Given exercise:
Output, unchanged, the part of the forum thread on C negation that begins with "Cleaned it up" and ends with "for demonstration purposes.".

Passage provided:
Thread: Another noob question

hello once agin,

I am having a real hard time getting the (!negation) to sink home.
given:

Code:

ptr = Strprint;
if (!(*ptr)(str))
printf("Done!\n");

return 0;

}

Here is my problem (and I have read the chapter about it, and looked it up on google) all this true is false and false is true stuff. why are the vaules returned swaped out like that? in the if (!(*ptr)(str)) that means if it is true it moves to the next line? and if it is false, it just returns a vaule?

Once agin sorry for such basic questions here.

Code:

#include <stdio.h>

int StrPrint(char *str);

main()
{
       char str[24] = "Pointing to a function.";
       int (*ptr)(char *str);

       ptr = StrPrint;
       if (!(*ptr)(str))
             printf("Done!\n");
     
       return 0;
}

int StrPrint(char *str)
{
        printf("%s\n", str);
        return 0;
}

Cleaned it up a little:

Code:

#include <stdio.h>

// Change function to accept constant char *s, as you're not changing the      
// passed-in value in the function. Added a second function for demonstration purposes.

Dataset records:
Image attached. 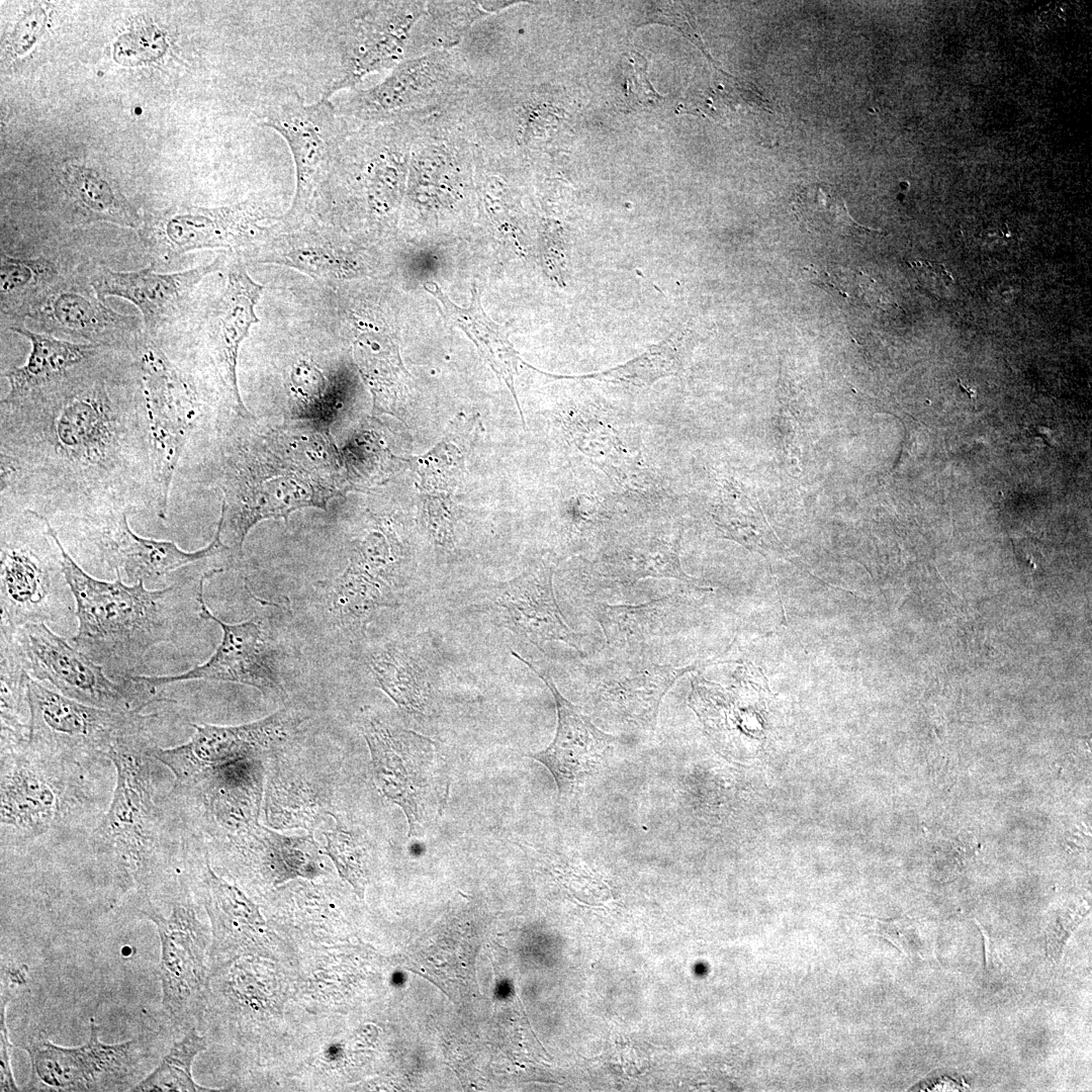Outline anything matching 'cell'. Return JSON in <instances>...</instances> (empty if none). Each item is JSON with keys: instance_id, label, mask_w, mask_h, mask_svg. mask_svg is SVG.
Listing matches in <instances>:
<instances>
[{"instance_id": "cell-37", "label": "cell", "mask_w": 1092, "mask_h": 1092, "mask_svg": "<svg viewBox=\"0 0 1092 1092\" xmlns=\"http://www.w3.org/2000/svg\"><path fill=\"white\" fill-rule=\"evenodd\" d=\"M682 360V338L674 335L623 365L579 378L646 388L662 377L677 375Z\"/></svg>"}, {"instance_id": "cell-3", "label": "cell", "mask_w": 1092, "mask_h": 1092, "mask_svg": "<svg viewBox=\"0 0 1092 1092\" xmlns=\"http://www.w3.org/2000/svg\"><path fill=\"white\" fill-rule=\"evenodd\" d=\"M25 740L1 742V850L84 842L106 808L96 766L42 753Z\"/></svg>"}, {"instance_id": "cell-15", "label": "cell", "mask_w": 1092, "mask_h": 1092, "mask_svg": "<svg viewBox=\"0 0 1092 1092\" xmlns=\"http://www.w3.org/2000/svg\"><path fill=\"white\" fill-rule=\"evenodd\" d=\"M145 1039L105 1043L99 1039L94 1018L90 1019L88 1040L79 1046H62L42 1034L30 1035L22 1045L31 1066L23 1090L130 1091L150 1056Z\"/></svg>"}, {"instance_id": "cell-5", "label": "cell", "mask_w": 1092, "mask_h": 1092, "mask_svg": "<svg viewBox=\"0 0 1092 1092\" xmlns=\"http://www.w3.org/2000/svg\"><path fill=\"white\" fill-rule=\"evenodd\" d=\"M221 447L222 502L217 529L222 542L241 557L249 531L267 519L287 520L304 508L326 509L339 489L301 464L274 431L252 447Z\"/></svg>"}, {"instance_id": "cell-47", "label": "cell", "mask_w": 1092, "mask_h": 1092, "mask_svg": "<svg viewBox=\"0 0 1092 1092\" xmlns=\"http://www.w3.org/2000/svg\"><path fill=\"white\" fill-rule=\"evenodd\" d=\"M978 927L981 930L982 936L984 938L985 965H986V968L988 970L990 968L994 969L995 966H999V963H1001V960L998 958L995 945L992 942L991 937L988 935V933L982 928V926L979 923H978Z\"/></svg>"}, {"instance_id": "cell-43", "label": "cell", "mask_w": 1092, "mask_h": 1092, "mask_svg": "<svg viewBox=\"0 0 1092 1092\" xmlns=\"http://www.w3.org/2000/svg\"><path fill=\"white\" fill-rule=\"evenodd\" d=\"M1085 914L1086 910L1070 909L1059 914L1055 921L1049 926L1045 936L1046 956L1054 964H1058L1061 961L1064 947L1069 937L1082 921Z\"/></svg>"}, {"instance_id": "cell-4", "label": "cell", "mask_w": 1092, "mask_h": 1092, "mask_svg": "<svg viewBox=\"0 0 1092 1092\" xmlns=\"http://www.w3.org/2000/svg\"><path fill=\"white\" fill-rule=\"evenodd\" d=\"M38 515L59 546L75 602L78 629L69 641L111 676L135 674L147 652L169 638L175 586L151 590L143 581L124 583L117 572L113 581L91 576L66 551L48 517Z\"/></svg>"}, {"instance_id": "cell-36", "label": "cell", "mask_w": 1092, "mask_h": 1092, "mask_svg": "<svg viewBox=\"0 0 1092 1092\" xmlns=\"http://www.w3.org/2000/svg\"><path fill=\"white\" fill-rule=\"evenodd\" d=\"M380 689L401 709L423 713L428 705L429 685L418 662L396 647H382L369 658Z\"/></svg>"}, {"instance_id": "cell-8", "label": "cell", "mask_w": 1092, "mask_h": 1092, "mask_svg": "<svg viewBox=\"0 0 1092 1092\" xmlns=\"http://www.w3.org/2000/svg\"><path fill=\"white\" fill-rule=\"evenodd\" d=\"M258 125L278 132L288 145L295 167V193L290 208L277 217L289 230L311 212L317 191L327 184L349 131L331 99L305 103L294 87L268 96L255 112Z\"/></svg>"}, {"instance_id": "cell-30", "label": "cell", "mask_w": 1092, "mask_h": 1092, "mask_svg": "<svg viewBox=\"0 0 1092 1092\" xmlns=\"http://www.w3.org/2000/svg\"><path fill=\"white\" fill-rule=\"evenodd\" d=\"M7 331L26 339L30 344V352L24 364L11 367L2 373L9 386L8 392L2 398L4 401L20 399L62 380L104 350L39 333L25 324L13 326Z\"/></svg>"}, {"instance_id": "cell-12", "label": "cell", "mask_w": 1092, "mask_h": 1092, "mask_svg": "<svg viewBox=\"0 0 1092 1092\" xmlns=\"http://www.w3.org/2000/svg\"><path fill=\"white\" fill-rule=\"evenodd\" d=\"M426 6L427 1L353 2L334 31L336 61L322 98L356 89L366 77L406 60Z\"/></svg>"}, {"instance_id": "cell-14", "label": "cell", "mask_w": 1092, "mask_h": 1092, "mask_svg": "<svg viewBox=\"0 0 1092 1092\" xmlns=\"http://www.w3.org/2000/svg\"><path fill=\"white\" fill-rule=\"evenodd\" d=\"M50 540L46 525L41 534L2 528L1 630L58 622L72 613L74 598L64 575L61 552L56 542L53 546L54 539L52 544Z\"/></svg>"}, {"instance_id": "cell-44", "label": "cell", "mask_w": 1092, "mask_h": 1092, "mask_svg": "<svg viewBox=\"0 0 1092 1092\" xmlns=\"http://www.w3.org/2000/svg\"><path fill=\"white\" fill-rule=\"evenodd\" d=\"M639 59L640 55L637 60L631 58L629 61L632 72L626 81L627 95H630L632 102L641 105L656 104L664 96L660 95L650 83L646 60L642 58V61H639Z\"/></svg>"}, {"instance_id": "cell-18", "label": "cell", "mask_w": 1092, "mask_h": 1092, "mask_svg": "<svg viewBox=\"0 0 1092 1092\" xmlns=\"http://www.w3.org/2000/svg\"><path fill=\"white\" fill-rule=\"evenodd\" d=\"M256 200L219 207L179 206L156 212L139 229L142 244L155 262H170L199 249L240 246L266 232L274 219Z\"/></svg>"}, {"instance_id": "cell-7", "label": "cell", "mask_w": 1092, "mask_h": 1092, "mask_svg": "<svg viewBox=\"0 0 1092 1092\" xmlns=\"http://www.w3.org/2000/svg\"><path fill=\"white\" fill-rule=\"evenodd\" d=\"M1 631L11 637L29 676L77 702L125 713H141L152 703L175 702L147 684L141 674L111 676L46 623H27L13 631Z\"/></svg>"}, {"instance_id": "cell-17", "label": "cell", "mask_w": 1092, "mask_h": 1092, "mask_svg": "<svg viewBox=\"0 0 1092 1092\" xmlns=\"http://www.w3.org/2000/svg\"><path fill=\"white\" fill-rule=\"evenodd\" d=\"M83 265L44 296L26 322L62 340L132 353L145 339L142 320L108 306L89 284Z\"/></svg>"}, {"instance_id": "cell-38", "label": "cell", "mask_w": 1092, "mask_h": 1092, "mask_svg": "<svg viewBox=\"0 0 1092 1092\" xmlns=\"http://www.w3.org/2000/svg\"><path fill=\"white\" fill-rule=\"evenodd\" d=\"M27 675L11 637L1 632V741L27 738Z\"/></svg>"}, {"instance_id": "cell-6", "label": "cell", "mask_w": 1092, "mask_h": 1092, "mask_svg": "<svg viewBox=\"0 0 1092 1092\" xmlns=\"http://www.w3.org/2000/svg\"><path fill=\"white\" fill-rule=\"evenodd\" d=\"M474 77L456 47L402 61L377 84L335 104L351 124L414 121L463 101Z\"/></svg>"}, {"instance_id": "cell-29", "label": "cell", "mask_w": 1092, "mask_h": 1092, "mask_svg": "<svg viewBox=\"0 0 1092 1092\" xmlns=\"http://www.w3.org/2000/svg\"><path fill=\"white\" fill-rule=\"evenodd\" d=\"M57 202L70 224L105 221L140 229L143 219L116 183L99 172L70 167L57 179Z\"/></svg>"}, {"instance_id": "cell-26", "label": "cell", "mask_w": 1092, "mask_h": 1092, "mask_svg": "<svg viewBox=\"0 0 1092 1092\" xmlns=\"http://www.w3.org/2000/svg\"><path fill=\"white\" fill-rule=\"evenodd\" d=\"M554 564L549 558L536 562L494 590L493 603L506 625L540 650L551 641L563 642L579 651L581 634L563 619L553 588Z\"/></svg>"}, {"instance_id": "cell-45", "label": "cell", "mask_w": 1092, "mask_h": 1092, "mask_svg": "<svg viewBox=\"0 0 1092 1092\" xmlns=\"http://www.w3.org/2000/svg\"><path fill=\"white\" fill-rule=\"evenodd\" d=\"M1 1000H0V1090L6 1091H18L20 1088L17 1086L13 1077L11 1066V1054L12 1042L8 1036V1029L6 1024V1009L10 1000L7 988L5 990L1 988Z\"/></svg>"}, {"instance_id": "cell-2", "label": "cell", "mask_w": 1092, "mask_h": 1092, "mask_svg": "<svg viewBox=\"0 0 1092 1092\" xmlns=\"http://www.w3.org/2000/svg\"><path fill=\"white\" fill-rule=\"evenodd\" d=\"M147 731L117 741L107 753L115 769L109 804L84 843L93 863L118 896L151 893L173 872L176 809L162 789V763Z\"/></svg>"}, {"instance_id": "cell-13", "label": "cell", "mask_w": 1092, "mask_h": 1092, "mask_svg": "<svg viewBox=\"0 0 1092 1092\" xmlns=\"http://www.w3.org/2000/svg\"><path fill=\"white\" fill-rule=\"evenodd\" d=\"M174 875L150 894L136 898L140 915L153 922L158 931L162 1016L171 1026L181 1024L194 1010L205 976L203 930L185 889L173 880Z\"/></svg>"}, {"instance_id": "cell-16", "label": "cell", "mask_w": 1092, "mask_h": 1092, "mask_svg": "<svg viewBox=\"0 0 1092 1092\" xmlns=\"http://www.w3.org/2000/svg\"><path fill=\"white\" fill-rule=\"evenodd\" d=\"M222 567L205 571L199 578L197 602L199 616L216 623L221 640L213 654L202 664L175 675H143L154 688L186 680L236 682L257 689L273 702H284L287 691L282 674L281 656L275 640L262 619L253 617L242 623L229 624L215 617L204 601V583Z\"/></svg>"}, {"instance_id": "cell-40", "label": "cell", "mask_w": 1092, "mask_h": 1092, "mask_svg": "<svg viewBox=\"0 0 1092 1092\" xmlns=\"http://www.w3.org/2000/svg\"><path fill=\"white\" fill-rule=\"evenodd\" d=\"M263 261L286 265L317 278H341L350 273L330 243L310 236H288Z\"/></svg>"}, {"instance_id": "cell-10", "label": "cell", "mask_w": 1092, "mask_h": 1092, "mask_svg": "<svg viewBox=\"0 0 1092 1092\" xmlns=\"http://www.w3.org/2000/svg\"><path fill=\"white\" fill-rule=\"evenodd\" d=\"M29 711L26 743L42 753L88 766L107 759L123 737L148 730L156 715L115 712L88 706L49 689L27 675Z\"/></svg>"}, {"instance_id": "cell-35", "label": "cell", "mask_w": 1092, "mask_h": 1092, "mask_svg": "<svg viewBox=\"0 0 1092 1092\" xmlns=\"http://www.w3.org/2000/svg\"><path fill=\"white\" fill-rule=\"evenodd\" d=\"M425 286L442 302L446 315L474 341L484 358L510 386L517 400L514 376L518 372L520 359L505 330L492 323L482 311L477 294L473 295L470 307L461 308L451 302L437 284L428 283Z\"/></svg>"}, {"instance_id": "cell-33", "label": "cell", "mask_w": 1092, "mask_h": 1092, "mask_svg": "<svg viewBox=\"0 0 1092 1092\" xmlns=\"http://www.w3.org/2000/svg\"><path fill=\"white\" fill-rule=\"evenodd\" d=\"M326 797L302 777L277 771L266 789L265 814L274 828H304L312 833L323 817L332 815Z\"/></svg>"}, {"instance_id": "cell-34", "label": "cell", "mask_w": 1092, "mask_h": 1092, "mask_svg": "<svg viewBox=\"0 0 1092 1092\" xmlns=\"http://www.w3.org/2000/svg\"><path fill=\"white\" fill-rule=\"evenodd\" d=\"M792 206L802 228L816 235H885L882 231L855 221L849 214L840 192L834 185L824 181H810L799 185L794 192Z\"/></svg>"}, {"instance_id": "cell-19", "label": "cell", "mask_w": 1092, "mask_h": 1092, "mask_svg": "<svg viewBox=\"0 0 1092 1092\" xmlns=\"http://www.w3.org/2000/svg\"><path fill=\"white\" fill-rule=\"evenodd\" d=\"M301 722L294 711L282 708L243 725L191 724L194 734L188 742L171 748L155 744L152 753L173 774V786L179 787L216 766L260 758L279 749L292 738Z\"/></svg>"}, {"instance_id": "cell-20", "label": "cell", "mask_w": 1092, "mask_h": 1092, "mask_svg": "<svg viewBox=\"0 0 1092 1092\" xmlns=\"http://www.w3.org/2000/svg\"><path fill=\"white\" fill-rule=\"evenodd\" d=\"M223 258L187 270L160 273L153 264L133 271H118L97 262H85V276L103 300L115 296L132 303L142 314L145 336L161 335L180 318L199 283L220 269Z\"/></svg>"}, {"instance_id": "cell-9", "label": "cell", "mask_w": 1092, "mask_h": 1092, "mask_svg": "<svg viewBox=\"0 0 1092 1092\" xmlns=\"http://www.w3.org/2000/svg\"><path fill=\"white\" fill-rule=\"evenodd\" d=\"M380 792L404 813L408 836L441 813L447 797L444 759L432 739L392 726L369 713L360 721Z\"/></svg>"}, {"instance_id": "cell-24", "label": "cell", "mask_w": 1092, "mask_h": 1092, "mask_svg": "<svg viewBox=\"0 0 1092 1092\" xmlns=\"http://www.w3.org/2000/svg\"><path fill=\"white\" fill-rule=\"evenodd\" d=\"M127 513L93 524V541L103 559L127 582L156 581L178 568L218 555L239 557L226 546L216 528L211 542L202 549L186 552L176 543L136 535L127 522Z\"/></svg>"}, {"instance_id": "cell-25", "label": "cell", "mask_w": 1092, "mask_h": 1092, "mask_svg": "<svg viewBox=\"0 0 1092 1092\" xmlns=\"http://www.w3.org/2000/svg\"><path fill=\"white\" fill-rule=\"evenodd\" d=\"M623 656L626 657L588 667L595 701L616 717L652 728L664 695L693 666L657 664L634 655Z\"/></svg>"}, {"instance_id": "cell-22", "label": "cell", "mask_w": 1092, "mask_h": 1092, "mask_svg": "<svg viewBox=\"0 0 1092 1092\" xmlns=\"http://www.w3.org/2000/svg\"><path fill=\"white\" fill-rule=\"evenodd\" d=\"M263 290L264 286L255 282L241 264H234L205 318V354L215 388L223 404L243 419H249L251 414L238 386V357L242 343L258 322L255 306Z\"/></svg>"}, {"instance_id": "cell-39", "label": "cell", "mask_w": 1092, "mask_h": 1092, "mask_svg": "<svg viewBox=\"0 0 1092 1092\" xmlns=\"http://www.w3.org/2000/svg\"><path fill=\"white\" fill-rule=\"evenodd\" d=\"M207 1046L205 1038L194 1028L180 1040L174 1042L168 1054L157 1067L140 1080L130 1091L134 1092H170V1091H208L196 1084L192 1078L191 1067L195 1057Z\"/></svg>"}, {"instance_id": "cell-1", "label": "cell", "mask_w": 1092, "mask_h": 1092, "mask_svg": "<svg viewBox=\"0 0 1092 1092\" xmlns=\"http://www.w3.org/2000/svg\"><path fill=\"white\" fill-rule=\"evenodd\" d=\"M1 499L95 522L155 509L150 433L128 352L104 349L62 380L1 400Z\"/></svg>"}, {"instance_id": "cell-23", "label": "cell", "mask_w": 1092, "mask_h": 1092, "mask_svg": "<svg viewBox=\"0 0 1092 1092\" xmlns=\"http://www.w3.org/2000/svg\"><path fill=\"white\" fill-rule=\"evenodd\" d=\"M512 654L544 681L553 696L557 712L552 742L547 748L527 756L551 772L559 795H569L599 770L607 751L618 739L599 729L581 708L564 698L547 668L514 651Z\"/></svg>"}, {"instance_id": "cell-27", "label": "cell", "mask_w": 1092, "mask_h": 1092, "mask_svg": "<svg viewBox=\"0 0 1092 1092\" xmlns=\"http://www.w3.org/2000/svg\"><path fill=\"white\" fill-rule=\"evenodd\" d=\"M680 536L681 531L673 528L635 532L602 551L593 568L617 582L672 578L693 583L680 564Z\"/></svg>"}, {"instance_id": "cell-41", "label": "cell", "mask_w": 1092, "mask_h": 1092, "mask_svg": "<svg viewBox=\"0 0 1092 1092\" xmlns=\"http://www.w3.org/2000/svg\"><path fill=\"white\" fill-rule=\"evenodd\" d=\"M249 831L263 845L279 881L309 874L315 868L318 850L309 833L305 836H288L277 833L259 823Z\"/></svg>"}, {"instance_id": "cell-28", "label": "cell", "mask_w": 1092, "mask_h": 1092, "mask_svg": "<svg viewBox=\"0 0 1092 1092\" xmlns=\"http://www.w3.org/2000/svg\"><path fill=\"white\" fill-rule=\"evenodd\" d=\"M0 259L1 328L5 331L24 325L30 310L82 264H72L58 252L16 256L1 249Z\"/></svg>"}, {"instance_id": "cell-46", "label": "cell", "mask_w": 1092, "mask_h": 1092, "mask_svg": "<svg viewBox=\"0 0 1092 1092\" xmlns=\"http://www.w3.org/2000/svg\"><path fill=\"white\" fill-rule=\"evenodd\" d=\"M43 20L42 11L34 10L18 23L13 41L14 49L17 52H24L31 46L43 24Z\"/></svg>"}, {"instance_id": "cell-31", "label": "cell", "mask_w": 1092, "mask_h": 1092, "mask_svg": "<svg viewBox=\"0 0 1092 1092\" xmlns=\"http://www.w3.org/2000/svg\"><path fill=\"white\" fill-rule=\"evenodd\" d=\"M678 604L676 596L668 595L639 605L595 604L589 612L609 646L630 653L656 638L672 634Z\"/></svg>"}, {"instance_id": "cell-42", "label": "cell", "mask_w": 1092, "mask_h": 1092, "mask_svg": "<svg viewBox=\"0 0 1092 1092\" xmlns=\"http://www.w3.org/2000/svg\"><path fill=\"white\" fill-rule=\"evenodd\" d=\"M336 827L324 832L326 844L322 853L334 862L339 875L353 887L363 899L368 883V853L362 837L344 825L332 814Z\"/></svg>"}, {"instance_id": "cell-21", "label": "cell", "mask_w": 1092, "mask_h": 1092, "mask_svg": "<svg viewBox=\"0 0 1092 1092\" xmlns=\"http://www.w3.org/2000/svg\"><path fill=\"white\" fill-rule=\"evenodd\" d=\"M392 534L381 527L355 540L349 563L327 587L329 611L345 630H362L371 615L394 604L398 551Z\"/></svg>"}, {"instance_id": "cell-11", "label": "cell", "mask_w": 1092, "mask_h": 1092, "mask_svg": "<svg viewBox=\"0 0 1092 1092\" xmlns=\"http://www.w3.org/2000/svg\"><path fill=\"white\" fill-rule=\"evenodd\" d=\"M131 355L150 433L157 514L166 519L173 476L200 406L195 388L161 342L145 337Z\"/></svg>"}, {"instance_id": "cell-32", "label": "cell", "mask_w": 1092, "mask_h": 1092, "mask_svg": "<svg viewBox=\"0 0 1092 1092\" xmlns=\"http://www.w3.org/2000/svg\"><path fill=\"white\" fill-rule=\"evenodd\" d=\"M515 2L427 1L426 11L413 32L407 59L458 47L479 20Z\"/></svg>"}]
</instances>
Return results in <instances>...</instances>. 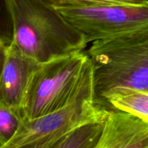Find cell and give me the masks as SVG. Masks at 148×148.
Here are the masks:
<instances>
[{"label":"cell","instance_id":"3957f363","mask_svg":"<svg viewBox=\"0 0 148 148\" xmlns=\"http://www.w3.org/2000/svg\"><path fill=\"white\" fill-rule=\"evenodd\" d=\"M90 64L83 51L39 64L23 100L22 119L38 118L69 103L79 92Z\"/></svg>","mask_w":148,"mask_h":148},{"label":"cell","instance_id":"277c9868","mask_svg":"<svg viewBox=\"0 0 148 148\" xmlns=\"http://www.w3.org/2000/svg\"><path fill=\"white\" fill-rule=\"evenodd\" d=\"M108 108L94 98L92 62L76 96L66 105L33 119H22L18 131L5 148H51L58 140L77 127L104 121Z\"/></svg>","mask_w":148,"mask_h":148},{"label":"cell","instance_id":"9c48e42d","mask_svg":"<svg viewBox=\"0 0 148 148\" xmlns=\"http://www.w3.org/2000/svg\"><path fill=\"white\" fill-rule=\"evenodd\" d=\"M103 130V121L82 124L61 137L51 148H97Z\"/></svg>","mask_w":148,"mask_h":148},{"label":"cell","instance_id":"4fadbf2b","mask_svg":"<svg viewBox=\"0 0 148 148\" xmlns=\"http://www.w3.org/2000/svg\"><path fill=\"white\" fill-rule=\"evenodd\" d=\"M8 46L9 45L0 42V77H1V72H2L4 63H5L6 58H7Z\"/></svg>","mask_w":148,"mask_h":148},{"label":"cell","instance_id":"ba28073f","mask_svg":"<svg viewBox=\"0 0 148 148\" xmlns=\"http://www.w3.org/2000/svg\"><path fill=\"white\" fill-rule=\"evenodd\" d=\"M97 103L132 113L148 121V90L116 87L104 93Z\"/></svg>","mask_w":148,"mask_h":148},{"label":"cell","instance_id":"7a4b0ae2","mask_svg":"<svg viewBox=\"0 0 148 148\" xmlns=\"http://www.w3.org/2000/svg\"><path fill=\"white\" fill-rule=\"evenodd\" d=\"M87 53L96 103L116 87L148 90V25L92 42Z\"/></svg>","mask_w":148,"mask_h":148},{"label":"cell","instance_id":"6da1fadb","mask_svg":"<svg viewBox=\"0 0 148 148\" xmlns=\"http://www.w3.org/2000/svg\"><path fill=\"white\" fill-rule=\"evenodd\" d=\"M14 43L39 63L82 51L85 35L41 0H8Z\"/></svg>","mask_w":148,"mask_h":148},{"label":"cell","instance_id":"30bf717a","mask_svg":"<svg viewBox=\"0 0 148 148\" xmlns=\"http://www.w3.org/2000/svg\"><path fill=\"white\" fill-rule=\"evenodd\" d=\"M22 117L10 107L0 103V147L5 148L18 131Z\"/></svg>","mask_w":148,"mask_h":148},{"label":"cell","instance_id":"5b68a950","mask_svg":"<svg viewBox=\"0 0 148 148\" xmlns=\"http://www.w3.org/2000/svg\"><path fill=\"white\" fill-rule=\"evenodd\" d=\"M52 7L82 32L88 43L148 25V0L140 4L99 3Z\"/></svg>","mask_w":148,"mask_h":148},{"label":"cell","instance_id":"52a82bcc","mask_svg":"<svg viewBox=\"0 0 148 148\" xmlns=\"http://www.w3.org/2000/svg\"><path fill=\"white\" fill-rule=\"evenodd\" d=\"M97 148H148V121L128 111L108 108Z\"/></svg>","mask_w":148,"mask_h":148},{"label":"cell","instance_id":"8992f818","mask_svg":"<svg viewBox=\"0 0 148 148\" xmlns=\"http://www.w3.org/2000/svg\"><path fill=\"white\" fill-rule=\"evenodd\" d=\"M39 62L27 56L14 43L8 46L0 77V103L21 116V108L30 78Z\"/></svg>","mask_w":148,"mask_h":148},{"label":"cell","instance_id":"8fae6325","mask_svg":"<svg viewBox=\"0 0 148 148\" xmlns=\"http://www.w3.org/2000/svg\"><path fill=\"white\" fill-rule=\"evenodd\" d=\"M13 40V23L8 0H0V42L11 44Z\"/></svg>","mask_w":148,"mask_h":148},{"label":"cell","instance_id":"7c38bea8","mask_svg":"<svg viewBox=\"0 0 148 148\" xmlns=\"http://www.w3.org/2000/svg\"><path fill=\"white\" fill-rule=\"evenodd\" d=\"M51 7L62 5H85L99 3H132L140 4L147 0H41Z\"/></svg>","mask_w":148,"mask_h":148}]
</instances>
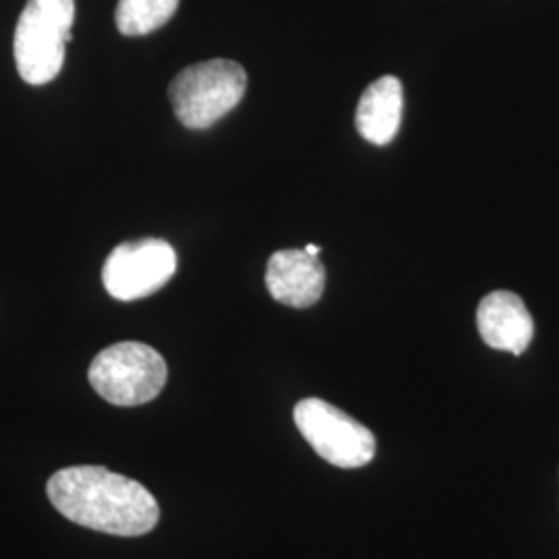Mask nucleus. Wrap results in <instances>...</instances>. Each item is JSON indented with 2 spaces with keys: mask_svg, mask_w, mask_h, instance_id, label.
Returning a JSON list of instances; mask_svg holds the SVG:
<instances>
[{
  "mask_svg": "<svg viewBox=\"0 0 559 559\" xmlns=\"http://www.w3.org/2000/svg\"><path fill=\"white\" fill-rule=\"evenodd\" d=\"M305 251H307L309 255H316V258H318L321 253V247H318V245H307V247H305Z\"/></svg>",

Answer to this problem:
Cleaned it up a little:

Code:

#include <stdio.h>

// Change function to accept constant char *s, as you're not changing the      
// passed-in value in the function. Added a second function for demonstration purposes.